I used to feel fully confident that I would outlive my brother. Now I worry that I won’t. I can say with confidence that there is no one else in the universe who wakes up wondering what can be done to expand his universe – there is no one who will find a Memorial Day parade to take him to or put together the Halloween costume he envisions or wonders if he would like to go on a picnic for lunch. If I die first, he will follow soon and it will be due to failure to thrive.  I do not pray. But if I did, it would be that he go first. I would be fine. He would not.

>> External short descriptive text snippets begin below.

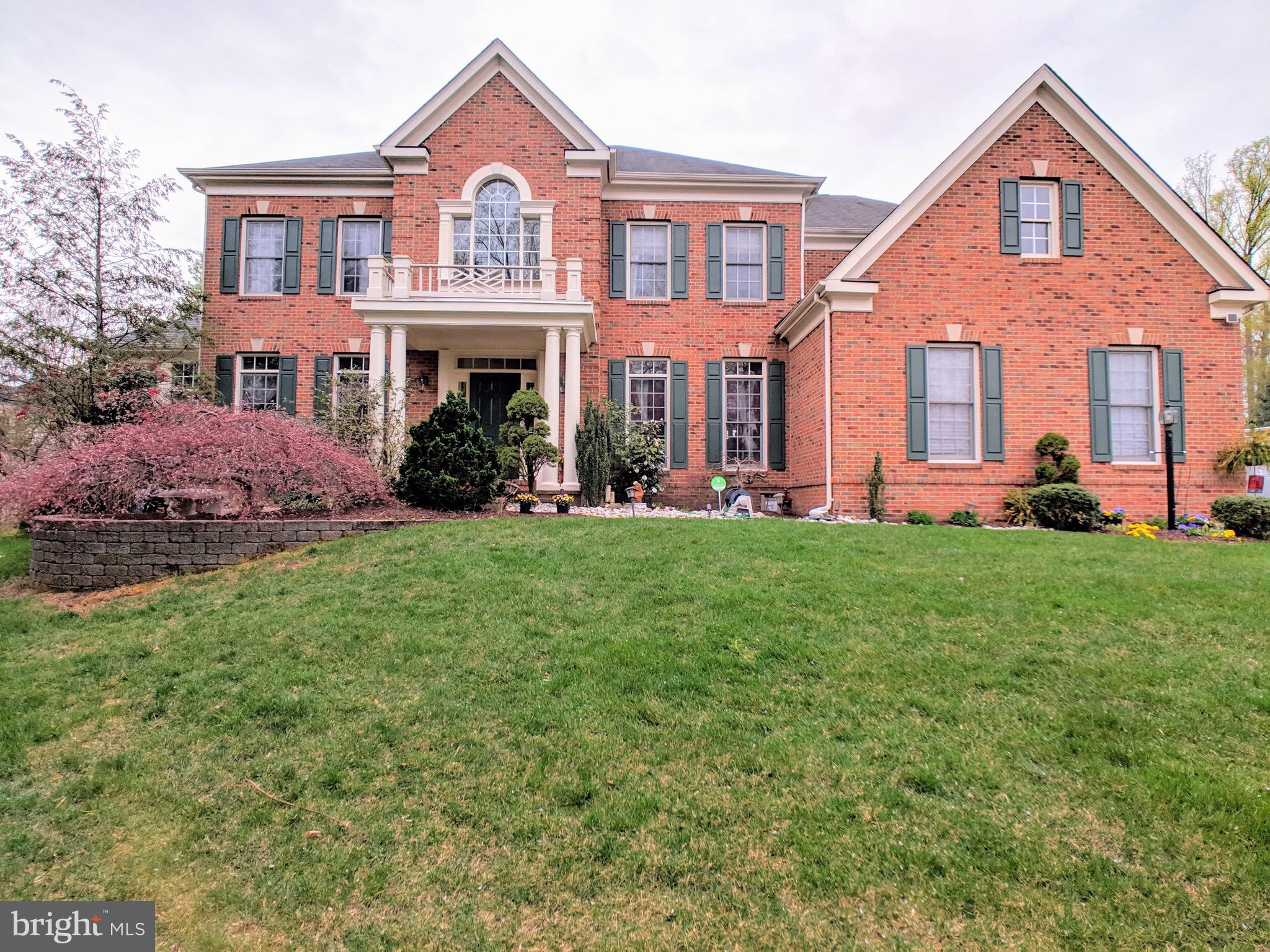 Beautiful brick front home in a sought after West Springfield High school district.  Hardwood floors in amain level, gourmet kitchen with center island.  Fully walk-up basement with media room and full bar.  Landscaping light and sprinkler systems.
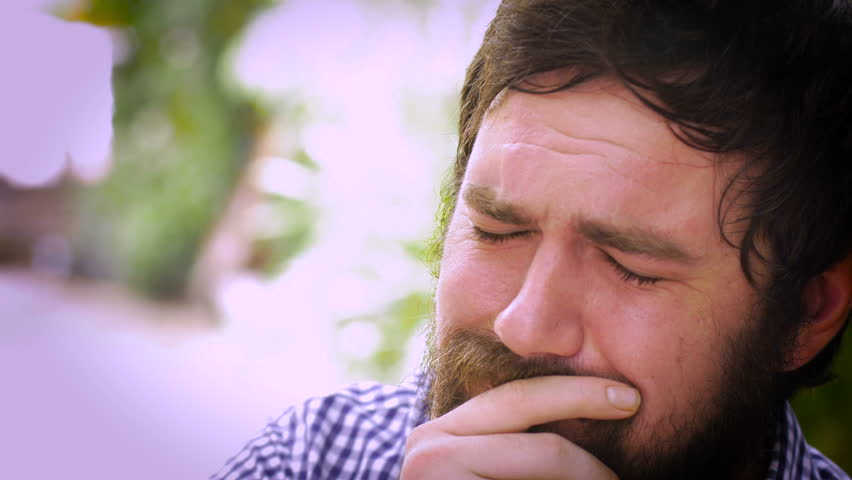 Close up portrait of a young hipster man with a full beard who is severely depressed and sad. He is holding back tears and could even be suicidal.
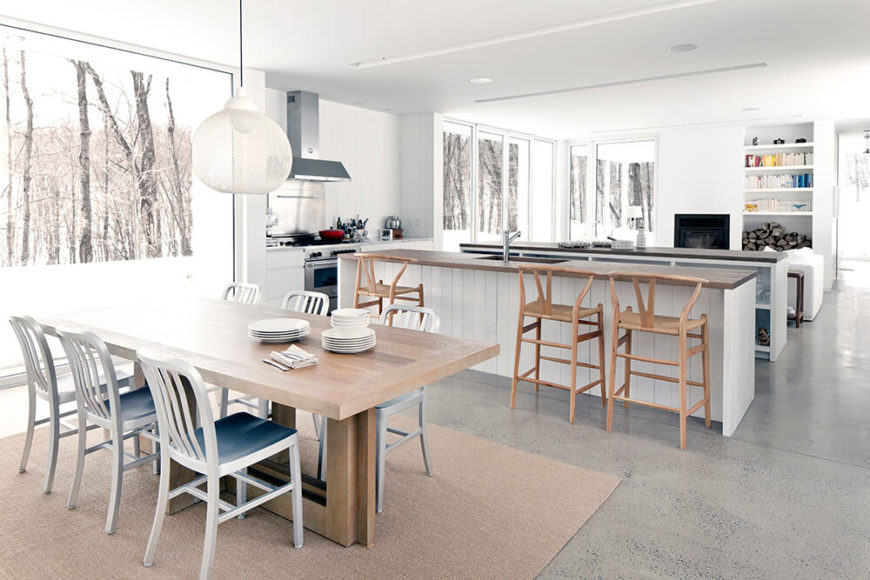 Inside, we see the vast open space at the heart of the home, combining the dining, living room, and kitchen functions. The light use of natural wood tones acts as subtle contrast in the nearly all-white interior.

My daughter and her husband own a cabin/cottage on Otsego Lake in Cooperstown. Since they bought it, my son-in-law has always encouraged me to bring my bathing suit when I visit and has said he’ll take me waterskiing. Although I’ve been to visit a handful of times, I’ve had the unfortunate bad luck to be there in the summer when it’s been relatively cold, windy, and rainy – not at all the kind of weather in which I want to be pulled behind a boat. They recently bought a new boat – bigger and more powerful than their old one. This week while I was in Cooperstown to turn 70 in their presence,  I indicated that it was definitely part of my plan to be able to waterski behind that beautiful boat. His response was unexpected and way less than enthusiastic.  My daughter explained – he doesn’t want to be responsible if something happens to you.  Now that I’m 70, I have become somebody to worry about.  There are water activities that I wouldn’t have the confidence or audacity to try – knee-boarding comes to mind. I nearly ruined my knees about 8 years ago taking a surfing lesson. So that’s off the table. I need to walk without pain. But I learned to waterski when I was 16 or 17. I skied in my late 20s behind a friend’s boat in the St Lawrence River. It feels like just yesterday even though it isn’t. I am confident I still remember the ‘trick’ to getting up and staying up.  I hope I will be allowed to try.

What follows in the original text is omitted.